(A run of items)
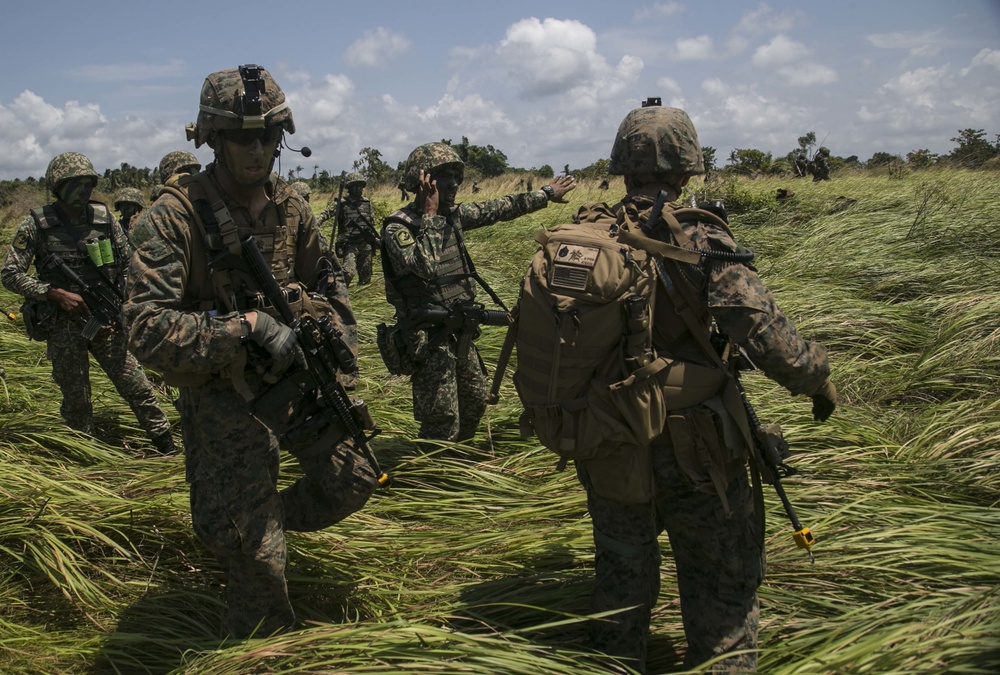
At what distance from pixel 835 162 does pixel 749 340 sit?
26637 mm

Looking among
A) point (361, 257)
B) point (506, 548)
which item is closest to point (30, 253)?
point (506, 548)

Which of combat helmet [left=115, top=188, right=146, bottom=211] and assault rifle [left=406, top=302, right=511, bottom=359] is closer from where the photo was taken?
assault rifle [left=406, top=302, right=511, bottom=359]

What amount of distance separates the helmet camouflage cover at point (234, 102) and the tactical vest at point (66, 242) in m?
3.38

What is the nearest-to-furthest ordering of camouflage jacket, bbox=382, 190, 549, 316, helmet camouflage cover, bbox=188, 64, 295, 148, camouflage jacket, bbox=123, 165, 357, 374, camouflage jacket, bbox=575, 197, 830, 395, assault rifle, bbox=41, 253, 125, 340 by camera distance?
1. camouflage jacket, bbox=575, 197, 830, 395
2. camouflage jacket, bbox=123, 165, 357, 374
3. helmet camouflage cover, bbox=188, 64, 295, 148
4. camouflage jacket, bbox=382, 190, 549, 316
5. assault rifle, bbox=41, 253, 125, 340

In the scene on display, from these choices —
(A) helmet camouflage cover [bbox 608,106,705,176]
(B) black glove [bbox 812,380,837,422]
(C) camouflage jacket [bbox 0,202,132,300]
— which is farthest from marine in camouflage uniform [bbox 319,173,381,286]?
(B) black glove [bbox 812,380,837,422]

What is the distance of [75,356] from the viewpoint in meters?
5.38

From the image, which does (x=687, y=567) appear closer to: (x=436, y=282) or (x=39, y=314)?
(x=436, y=282)

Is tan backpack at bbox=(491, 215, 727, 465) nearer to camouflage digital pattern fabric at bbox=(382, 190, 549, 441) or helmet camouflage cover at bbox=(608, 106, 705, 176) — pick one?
helmet camouflage cover at bbox=(608, 106, 705, 176)

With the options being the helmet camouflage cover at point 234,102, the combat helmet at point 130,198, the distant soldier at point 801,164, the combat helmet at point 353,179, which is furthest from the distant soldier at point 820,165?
the helmet camouflage cover at point 234,102

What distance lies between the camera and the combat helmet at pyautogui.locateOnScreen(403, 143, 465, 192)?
15.3 ft

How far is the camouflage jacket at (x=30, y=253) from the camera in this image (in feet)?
17.2

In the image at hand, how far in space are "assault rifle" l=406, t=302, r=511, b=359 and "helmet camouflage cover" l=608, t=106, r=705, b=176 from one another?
6.74 ft

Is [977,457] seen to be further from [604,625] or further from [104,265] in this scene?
[104,265]

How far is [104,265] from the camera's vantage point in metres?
5.51
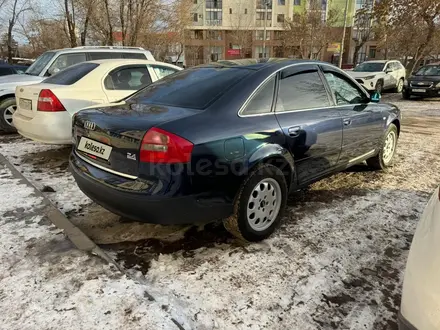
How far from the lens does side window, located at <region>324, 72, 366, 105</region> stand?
3833mm

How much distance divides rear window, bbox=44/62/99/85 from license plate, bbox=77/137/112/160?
252cm

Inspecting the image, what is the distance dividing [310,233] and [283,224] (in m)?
0.28

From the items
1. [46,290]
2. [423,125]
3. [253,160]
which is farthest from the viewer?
[423,125]

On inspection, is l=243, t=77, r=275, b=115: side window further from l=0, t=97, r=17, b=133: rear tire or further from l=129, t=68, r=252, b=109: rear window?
l=0, t=97, r=17, b=133: rear tire

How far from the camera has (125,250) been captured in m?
2.93

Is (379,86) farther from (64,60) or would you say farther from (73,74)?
(73,74)

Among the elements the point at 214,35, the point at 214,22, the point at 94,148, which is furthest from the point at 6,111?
the point at 214,22

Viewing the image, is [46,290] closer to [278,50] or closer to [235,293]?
[235,293]

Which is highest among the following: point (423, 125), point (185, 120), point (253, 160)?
point (185, 120)

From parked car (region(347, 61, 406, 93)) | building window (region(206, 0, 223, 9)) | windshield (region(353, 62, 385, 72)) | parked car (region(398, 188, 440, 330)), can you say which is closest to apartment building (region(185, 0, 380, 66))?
building window (region(206, 0, 223, 9))

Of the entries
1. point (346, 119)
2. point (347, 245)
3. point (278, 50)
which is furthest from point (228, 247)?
point (278, 50)

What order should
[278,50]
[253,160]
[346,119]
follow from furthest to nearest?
[278,50]
[346,119]
[253,160]

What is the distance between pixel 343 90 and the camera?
4.04m

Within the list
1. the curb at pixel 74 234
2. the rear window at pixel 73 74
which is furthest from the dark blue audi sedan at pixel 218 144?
the rear window at pixel 73 74
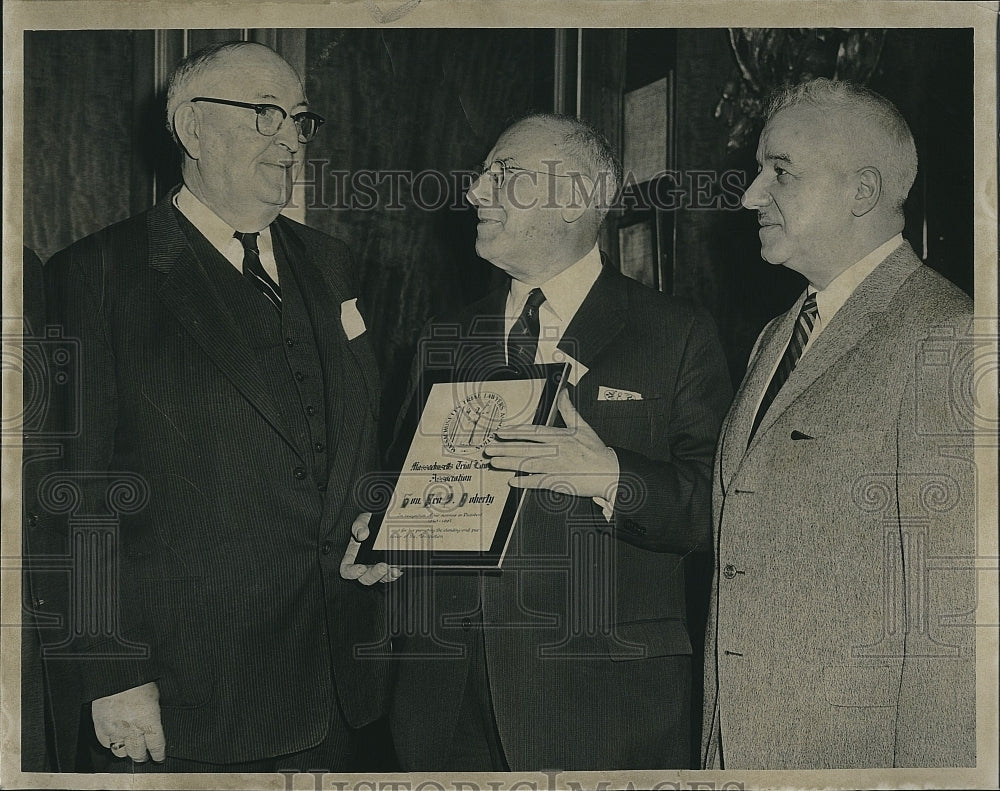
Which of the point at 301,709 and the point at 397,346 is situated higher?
the point at 397,346

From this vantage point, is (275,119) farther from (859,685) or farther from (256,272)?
(859,685)

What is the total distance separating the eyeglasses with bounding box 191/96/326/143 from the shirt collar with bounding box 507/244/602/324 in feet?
2.58

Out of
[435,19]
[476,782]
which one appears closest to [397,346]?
[435,19]

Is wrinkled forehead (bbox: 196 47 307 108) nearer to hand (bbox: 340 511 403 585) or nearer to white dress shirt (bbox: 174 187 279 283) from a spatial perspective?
white dress shirt (bbox: 174 187 279 283)

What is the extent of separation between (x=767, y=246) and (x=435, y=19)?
1221 mm

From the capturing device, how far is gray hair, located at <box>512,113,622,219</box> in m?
3.53

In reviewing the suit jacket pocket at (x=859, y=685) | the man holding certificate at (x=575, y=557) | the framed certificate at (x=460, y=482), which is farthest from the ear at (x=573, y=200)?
the suit jacket pocket at (x=859, y=685)

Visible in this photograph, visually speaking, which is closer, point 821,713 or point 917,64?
point 821,713

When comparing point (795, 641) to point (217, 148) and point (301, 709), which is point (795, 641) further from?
point (217, 148)

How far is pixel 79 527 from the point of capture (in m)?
3.48

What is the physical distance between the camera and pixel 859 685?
11.0 ft

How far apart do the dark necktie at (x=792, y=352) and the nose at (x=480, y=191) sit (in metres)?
0.98

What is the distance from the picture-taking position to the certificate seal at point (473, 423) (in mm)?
3418

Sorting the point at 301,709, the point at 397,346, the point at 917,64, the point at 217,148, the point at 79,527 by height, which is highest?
the point at 917,64
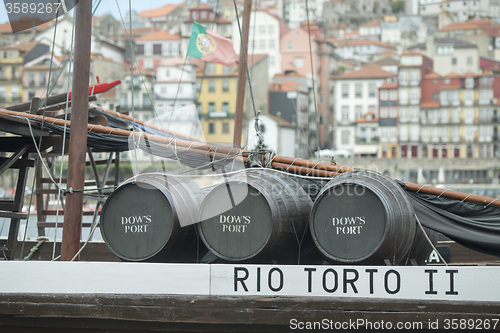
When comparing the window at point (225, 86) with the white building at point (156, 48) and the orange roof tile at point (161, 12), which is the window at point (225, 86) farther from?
the orange roof tile at point (161, 12)

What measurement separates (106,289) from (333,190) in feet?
6.95

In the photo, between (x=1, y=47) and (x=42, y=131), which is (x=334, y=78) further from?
(x=42, y=131)

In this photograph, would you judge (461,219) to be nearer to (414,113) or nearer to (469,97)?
(414,113)

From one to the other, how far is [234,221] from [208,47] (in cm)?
937

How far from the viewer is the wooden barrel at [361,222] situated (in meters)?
6.55

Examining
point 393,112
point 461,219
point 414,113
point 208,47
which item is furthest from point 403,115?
point 461,219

EXERCISE BRIEF: Copy out word for word the stretch from the line containing "What is the physical" through the end of the items, leaving out the pictures.

ANSWER TO THE PROBLEM:
What is the physical distance between the camera and pixel 859 685?
11.0 ft

How far apart do the dark necktie at (x=792, y=352) and the nose at (x=480, y=191) sit (in metres)?
0.98

What is the distance from the picture-taking position to the certificate seal at point (473, 423) (in mm)?
3418

Sorting the point at 301,709, the point at 397,346, the point at 917,64, the point at 217,148, the point at 79,527 by height, which is highest?
the point at 917,64
When comparing the window at point (225, 86) with the white building at point (156, 48) and the orange roof tile at point (161, 12), which is the window at point (225, 86) farther from?
the orange roof tile at point (161, 12)

What measurement separates (106,289) from (333,190) in feet?
6.95

In the photo, between (x=1, y=47) and (x=42, y=131), which is (x=334, y=78) further from?
(x=42, y=131)

In this photograph, would you judge (461,219) to be nearer to (414,113) or nearer to (469,97)?
(414,113)

From one to the other, how far is [234,221] from [208,47] (in cm)?
937

How far from the viewer is the wooden barrel at [361,222] situated (in meters)?
6.55

Examining
point 393,112
point 461,219
point 414,113
point 208,47
which item is furthest from point 403,115?
point 461,219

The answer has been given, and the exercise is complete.